#### Short problem A:
Rewrite the rows as a JSON list of strings, one string per line and blank lines omitted, from the first line of the rows through the line that contains "[196,295,224,304]".

═════ Given passage

# western 1000 salter blowing fuses



## R3Dside (Oct 9, 2011)

I bought a used western 1000 salter, its in great shape and just "finished" the install.
Although there is always a problem with anything that is complex. It is blowing the 30 amp inline main fuse. It will only spin when blast is pushed, and then only for about a quarter turn or half a second then it blows the fuse. 
It has a good ground right to the battery terminal.
Anyone had this happen or know what to do? Many thanks to anyone who can help!


----------



## deckboys (Dec 1, 2006)

is it blowing fuses with salt in the salter? i know our 2000 would blow if it jammed up....check that the spinner spins freely even with salt you should be able to spin it


----------



## mpriester (Oct 2, 2011)

mine did the same thing last year. make sure its spinning free, check the bottom bearing, if everythings spinning free check the motor chances are its bad.


----------



## R3Dside (Oct 9, 2011)

══════════
═════ Stored records

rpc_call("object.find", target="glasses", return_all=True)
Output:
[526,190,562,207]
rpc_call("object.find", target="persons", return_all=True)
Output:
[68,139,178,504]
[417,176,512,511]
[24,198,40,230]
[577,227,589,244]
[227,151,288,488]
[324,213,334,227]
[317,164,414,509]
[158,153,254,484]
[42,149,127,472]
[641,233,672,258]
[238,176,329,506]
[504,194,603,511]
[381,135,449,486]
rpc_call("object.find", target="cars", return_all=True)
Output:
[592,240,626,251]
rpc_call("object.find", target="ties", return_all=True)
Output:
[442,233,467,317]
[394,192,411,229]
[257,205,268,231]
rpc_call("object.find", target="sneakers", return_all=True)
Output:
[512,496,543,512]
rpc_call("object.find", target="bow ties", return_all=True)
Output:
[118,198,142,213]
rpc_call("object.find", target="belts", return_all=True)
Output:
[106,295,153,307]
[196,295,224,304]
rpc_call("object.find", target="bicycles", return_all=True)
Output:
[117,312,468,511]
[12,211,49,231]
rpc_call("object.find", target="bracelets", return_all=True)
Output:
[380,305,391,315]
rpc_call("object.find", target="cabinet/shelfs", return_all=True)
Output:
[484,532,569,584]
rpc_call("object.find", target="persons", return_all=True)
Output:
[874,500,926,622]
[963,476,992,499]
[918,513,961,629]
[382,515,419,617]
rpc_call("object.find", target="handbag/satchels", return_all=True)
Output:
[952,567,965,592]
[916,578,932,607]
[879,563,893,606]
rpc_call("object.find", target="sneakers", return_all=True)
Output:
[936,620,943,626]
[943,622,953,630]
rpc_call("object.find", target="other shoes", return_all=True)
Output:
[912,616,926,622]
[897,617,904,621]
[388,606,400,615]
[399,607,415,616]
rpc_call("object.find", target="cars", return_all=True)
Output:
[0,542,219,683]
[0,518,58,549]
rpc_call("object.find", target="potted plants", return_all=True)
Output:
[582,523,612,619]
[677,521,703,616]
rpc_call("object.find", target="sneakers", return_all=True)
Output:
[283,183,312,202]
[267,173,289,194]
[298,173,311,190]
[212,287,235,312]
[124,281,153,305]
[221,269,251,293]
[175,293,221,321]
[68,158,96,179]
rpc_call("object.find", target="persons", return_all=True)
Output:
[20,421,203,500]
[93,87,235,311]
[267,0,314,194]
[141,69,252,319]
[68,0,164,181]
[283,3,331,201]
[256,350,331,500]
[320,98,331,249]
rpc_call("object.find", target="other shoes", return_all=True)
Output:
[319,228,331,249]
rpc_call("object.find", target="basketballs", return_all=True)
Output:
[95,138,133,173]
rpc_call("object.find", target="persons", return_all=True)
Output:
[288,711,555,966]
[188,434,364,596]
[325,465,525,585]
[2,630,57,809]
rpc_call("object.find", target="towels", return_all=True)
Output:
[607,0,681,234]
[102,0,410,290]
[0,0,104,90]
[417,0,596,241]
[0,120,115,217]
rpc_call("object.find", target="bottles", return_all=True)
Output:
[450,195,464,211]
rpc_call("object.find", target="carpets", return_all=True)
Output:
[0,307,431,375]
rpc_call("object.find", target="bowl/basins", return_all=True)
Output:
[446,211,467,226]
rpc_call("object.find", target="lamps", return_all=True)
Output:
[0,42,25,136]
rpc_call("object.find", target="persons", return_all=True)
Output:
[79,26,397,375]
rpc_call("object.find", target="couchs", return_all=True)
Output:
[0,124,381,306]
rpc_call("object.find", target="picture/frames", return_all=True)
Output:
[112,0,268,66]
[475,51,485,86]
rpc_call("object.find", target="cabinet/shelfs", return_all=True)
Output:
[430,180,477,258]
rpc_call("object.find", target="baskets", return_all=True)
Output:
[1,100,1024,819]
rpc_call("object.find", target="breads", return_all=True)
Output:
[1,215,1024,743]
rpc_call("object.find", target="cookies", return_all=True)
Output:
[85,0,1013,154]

══════════

#### Short problem B:
Name each distinct username that heads a post in the salter thread.

#### Task output A:
[
  "rpc_call(\"object.find\", target=\"glasses\", return_all=True)",
  "Output:",
  "[526,190,562,207]",
  "rpc_call(\"object.find\", target=\"persons\", return_all=True)",
  "Output:",
  "[68,139,178,504]",
  "[417,176,512,511]",
  "[24,198,40,230]",
  "[577,227,589,244]",
  "[227,151,288,488]",
  "[324,213,334,227]",
  "[317,164,414,509]",
  "[158,153,254,484]",
  "[42,149,127,472]",
  "[641,233,672,258]",
  "[238,176,329,506]",
  "[504,194,603,511]",
  "[381,135,449,486]",
  "rpc_call(\"object.find\", target=\"cars\", return_all=True)",
  "Output:",
  "[592,240,626,251]",
  "rpc_call(\"object.find\", target=\"ties\", return_all=True)",
  "Output:",
  "[442,233,467,317]",
  "[394,192,411,229]",
  "[257,205,268,231]",
  "rpc_call(\"object.find\", target=\"sneakers\", return_all=True)",
  "Output:",
  "[512,496,543,512]",
  "rpc_call(\"object.find\", target=\"bow ties\", return_all=True)",
  "Output:",
  "[118,198,142,213]",
  "rpc_call(\"object.find\", target=\"belts\", return_all=True)",
  "Output:",
  "[106,295,153,307]",
  "[196,295,224,304]"
]

#### Task output B:
R3Dside, deckboys, mpriester